Control access to data used by A2A agents by applying security policies and auditing mechanisms.

VPD Policy

Use Virtual Private Database (VPD) policies to enforce fine-grained access control based on agent context.

Available context values:

SYS_CONTEXT('A2A_AGENT_ACCESS_CONTEXT$', 'USER_IDENTITY')
SYS_CONTEXT('A2A_AGENT_ACCESS_CONTEXT$', 'TEAM_NAME')

Example: Define and Apply a VPD Policy

-- Define VPD policy
CREATE OR REPLACE FUNCTION limit_access (v_schema IN VARCHAR2, v_objname IN VARCHAR2)
RETURN VARCHAR2 authid current_user AS
BEGIN
RETURN 'SYS_CONTEXT(''A2A_AGENT_ACCESS_CONTEXT$'', ''TEAM_NAME'') = ''REPORT_SUMMARY_AGENT_TEAM''';
END;

-- Apply policy on table
BEGIN
DBMS_RLS.ADD_POLICY(
object_schema        => 'HR',
object_name          => 'EMPLOYEES',
policy_name          => 'POL',
policy_function      => 'LIMIT_ACCESS');
END;
/

This policy restricts access to rows based on the agent team name.

Audit Trail

Access to A2A agents is recorded in the unified audit trail through an Oracle-managed audit policy. Oracle stores the resulting audit records in the UNIFIED_AUDIT_TRAIL view, which you can query to review audited activity. Audit records are generated during or after running the audited SQL statements and operations.

You can define custom audit policies that use the A2A_AGENT_ACCESS_CONTEXT$ application context to audit access for a specific Select AI agent team. In the expression SYS_CONTEXT('A2A_AGENT_ACCESS_CONTEXT$', 'TEAM_NAME'), TEAM_NAME is the context attribute name. Do not replace TEAM_NAME. Replace only the compared value, such as 'REPORT_SUMMARY_AGENT_TEAM', with your agent team name. Your policy compares that context value to your actual agent team name, for example:

SYS_CONTEXT('A2A_AGENT_ACCESS_CONTEXT$', 'TEAM_NAME') =
      'REPORT_SUMMARY_AGENT_TEAM'

SYS_CONTEXT returns the value of the named attribute from the application context, and Oracle application context is commonly used with security and policy enforcement features such as VPD and unified auditing.

After you create the custom audit policy and enable it with the AUDIT statement, Oracle evaluates the policy for matching operations and writes unified audit records for the activity that satisfies the policy conditions. Those records then appear in UNIFIED_AUDIT_TRAIL. A unified audit policy takes effect in the next user session for the users being audited. Access to the audit logs depends on database privileges and security configuration.
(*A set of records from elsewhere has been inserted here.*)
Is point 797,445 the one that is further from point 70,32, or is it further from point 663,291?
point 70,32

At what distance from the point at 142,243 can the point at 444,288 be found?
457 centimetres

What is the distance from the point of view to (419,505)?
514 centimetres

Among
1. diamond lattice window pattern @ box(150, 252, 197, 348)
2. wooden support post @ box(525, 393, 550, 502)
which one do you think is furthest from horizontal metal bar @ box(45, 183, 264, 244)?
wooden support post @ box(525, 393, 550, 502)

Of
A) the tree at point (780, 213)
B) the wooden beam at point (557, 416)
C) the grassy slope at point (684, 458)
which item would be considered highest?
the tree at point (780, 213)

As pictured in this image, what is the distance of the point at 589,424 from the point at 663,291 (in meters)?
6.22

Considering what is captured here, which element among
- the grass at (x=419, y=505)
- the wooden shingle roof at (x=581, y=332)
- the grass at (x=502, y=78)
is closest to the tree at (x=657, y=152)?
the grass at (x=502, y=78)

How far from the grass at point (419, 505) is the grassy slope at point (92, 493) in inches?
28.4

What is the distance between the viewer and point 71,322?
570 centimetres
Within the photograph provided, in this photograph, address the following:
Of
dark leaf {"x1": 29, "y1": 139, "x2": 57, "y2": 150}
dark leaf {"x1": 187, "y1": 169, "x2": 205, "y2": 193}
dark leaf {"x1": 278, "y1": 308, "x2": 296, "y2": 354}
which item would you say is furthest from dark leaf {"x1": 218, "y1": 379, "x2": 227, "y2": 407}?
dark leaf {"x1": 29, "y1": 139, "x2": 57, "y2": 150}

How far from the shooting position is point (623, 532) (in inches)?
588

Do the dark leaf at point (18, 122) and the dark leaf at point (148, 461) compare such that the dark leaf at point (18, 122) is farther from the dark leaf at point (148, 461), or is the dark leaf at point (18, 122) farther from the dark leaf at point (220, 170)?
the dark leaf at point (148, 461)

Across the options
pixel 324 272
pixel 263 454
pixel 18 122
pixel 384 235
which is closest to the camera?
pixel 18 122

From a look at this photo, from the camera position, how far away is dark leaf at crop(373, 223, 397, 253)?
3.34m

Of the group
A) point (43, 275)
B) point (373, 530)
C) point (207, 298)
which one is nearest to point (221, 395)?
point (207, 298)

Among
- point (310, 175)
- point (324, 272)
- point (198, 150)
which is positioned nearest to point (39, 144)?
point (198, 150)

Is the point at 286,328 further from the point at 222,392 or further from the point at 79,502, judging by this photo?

Example: Create an Audit Policy

create audit policy MY_A2A_AGENT_ACCESS_AUDIT_POLICY
actions SELECT on HR.EMPLOYEE
when sys_context('A2A_AGENT_ACCESS_CONTEXT$', 'TEAM_NAME') is not null;

Recommendations

Network Configuration for Private Endpoint

If the database uses a Private Endpoint, the A2A server endpoint is accessible only from the configured Virtual Cloud Network (VCN). External clients outside the VCN cannot connect.

Endpoint format:

https://{hostname_prefix}.adb.{region-identifier}.oraclecloudapps.com/adb/a2a/v1/{database-ocid}

Retrieve the hostname_prefix from the database details page in the OCI Console.

See Private Endpoint Access for more details.

You can use the A2A Agent with a private endpoint-enabled Autonomous AI Database only when the A2A client agent runs in the same private VCN or has network connectivity to the database. If the A2A client agent runs in another cloud or an external environment, configure the network according to the connectivity guidelines for that platform to enable communication with Autonomous AI Database.

For example, when you configure a Google Gemini Enterprise application, follow Google’s private networking guidance. See Multi-agent private networking patterns in Google Cloud for details.